“Did the toilet work alright for you?” Andy asks from the bathroom. I can hear him messing with something in there.
“Yes,” I call out, having just come from there maybe 30 seconds before.
“Well, it’s not working now.”
When he went to flush the toilet, the pedal fell straight to the ground. Water still poured out but the “ball” that opens the toilet stayed motionless. Great.
It’s Tuesday, and I have the day off work (something out of the ordinary). Andy started pulling things apart to see what was going on. When he had an idea, he started making phone calls, trying to find the part — a spring kit of some kind.
“$76 and three weeks to receive it,” said one place.
“We don’t carry it,” said another.
We were starting to think we’d need a new toilet when Camping World confirmed they had the kit for $33. Score! We hopped into the car and headed up to Monticello, about 45 minutes away. It was a beautiful drive — the leaves are still changing colors and with the music blasting, it didn’t seem like such a bad way to spend my day off.
We arrived, grabbed the part, split some Jimmy John’s, and headed back to the RV.
“Shit,” I hear from the bathroom. The part doesn’t work. There is more broken — something is stripped. “Looks like we are getting a new toilet,” he says.
We weren’t looking to buy a new one, obviously. And we certainly weren’t looking to spend the amount that would get us the same quality we had in there (minimum $300). I told Andy to get a plastic one instead of a porcelain/china toilet, just to get us by.
He heads back up to Camping World, exchanges the piece for a new toilet, and comes back home.
“This is the only one they had in stock that’s not too tall,” he says, explaining that since our toilet sits on a carpeted pedestal, we have to buy a lower-profile toilet.
I hear thudding from the bathroom.

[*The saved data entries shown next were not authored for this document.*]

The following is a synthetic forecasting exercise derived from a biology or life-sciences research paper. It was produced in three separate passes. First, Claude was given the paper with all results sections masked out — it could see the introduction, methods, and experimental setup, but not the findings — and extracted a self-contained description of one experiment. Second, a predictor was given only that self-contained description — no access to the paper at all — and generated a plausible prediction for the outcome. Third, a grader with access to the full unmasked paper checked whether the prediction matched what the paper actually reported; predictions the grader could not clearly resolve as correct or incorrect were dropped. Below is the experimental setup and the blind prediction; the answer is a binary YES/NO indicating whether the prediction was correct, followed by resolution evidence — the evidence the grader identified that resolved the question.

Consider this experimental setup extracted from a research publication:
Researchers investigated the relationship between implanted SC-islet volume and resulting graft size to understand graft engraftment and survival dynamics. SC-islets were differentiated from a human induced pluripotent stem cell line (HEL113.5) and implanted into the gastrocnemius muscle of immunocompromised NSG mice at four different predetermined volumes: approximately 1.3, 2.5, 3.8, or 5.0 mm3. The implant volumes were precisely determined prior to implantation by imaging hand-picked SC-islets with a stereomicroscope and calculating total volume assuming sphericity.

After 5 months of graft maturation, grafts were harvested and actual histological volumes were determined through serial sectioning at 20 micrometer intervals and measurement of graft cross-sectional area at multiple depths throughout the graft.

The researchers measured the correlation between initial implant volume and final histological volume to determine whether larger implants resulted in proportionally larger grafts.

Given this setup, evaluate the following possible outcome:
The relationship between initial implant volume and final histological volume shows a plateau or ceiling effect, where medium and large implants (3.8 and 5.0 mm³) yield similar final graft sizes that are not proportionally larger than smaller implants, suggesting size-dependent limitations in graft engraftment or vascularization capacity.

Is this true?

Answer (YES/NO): NO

Things are shifting around, but I can’t see what’s going on because of the tight space.
“You’re kidding me,” I hear. Andy comes out and tells me that the new toilet won’t work because the footing is different. Fantastic.
We decide to get dinner and drinks at a nearby bar and order a toilet online. We pick up a camping toilet from my parents’ house to use in the meantime; our old toilet sits mournfully in the shower.

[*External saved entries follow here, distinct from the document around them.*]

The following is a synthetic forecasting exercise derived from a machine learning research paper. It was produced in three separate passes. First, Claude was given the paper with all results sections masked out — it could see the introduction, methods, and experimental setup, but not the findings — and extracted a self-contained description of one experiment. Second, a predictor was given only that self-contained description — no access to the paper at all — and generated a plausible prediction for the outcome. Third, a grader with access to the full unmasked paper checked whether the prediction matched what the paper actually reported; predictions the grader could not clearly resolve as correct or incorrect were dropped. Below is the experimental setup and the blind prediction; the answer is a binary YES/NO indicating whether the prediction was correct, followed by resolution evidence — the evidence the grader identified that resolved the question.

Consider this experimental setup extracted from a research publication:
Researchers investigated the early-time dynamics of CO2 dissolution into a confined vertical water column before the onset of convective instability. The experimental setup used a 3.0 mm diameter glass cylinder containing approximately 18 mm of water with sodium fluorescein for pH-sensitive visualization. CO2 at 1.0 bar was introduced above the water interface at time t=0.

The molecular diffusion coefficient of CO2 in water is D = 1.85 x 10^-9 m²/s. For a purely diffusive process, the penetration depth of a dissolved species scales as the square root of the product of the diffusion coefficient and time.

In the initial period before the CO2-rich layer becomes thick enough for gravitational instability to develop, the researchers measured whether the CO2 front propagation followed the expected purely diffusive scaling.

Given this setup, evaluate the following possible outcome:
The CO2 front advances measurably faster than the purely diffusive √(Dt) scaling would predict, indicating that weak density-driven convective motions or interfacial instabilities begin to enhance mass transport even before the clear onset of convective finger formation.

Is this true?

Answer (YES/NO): NO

We fail at finding a toilet online — in fact, we don’t even look. We have a good time at dinner and go to bed early. The bucket toilet is less than ideal.
The next day, Andy texts me at work and says, “I win!”
“I figured out how to make the new toilet work. When you get home tonight, I’ll install it.” It’s in the box in the back of my car, waiting to be returned.
That night, he installs the new toilet — the bucket goes outside.
And it works! We wait for something to go wrong, for a leak to happen or something. So far, so good. It is so white that it stands out from the rest of the RV — the sink and shower are both a cream color. But it works!
My biggest complaint…the foot pedal is on the wrong side. That’ll take some getting used to.
The tally of things we’ve replaced in the motorhome sure is stacking up. But that’s life in a motorhome for ya.